Но вот что у нас умеют делать очень хорошо, так это внедрять какие-то новые приборы или технологии. Очень мало стран могут так хорошо заниматься внедрением. Наши специалисты имеют очень высокую врачебную квалификацию, очень хорошо и быстро учатся новому.

— Каков, на ваш взгляд, уровень медицинского образования в наших вузах?

— Система медицинского образования нуждается в совершенствовании. Я часто слышу от представителей Министерства образования и науки, что школьное образование у нас вполне приличное и что как раз там не надо ничего кардинально менять. А вот вузовское — несколько архаичное. Я с этим согласен. Действительно, это же дикость, когда полдня студенты проводят на лекциях: им что-то диктуют, а они записывают. И это в эпоху Интернета!

Думаю, что нужно значительно сокращать количество часов, которые преподаватели проводят со студентами, в пять, в десять раз. И пусть это будет не 900 часов, а 100, но совсем другого качества. При этом количество преподавателей должно не снижаться, а расти. Подразумевается, что у них должны быть время и мотивация для серьезной подготовки к каждому занятию со студентами. Ни один час подобного коллективного труда не должен пропадать зря.

Преподаватель должен быть действующим специалистом, который может научить студентов активно и умело пользоваться теми знаниями, которые есть в учебниках и Интернете. У студентов должно быть много времени и очень большая мотивация для самостоятельной работы, [они должны] приходить на занятия подготовленными, использовать семинары для обсуждения спорных вопросов, осмысленного получения практических навыков. Если у студента мотивации к занятиям нет, он не справляется, нет никакого смысла продолжать его обучение, при этом отчисление студентов не должно негативно сказываться на показателях или бюджете вуза. Но жизненный опыт, к сожалению, показывает, что, когда что-то начинают реформировать, все может стать еще хуже. Меня очень беспокоит, что de facto корпус преподавателей постоянно находится под риском сокращения — для высших учебных заведений это неприемлемо, в распоряжении вуза должен быть очень широкий спектр самых разнообразных специалистов.

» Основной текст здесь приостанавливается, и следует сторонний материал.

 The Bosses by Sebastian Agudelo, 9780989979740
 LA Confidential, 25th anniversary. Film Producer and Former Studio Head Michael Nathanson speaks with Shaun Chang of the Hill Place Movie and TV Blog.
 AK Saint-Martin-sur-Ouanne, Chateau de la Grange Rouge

— С реформированием могут возникнуть проблемы как минимум потому, что большая часть преподавателей — люди в возрасте, представители той самой советской медицинской школы, о которой вы говорили. А что с молодежью в этой сфере? По вашим наблюдениям, молодые профессионалы готовы идти преподавать?

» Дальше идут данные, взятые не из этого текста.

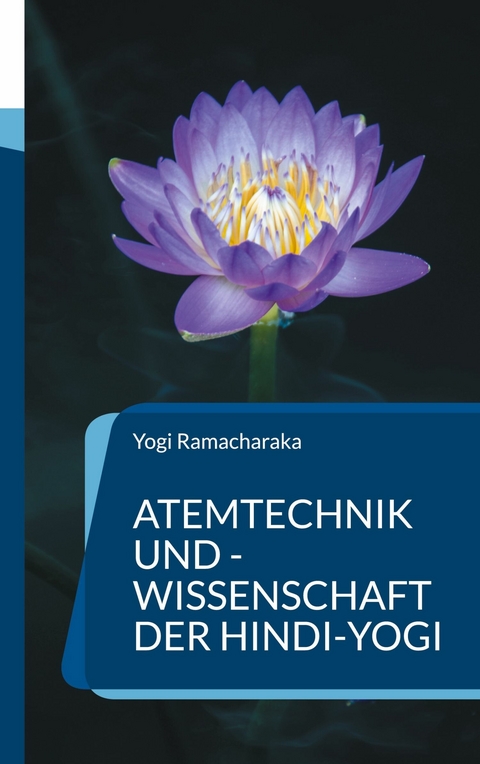 Atemtechnik und -Wissenschaft der Hindi-Yogi -  Yogi Ramacharaka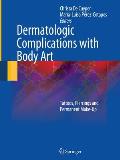 Dermatologic Complications with Body Art: Tattoos, Piercings and Permanent Make-Up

— Нет. Из-за плохих условий работы. Работа ответственная, помимо нее на преподавателя ложится огромное количество других нагрузок, которые de facto не учитываются. Засчитываются только те часы, которые преподаватель проводит со студентами, но они составляют только «надводную часть айсберга». А ведь курсы лекций, семинаров, практических занятий нужно тщательно готовить, для многих дисциплин — регулярно обновлять. При серьезном отношении к делу это очень большая работа.

На клинических кафедрах ситуация еще ничего, клинических специалистов перепроизводство, и многие готовы работать на кафедре за право заниматься клиникой, они принимают это как правила игры и возможность для карьерного роста. А ситуацию на кафедрах первых трех лет обучения — т.н. «теоретических» — можно описать только словом «катастрофа». Понимаете, тут дело даже не в зарплатах, не в деньгах, а в содержании работы. И студенты тоже не мотивированы, они не всегда искренне заинтересованы учиться. Они идут на врачей, потому что «престижно», считается, что это хорошая профессия…

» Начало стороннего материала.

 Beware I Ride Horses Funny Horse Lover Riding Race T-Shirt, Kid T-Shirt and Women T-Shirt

Вузы зачастую не знают, за что хвататься: то ли за обучение студентов, то ли за соблюдение бесконечного количества различных формальных требований. Вы бы видели, сколько ежегодно переписывается документов. Тысячи страниц. Мало того, что преподаватель тратит столько времени со студентами, он еще занимается этой бумажной работой, которая никак не учитывается.

— При такой нагрузке у преподавателей вообще остается время на практическую работу?

— Сложно сказать. Те, кто справляется со всеми нагрузками, практически не имеют никакого личного времени, они полностью посвящены работе — существуют такие уникумы. Но ведь систему на них не построишь.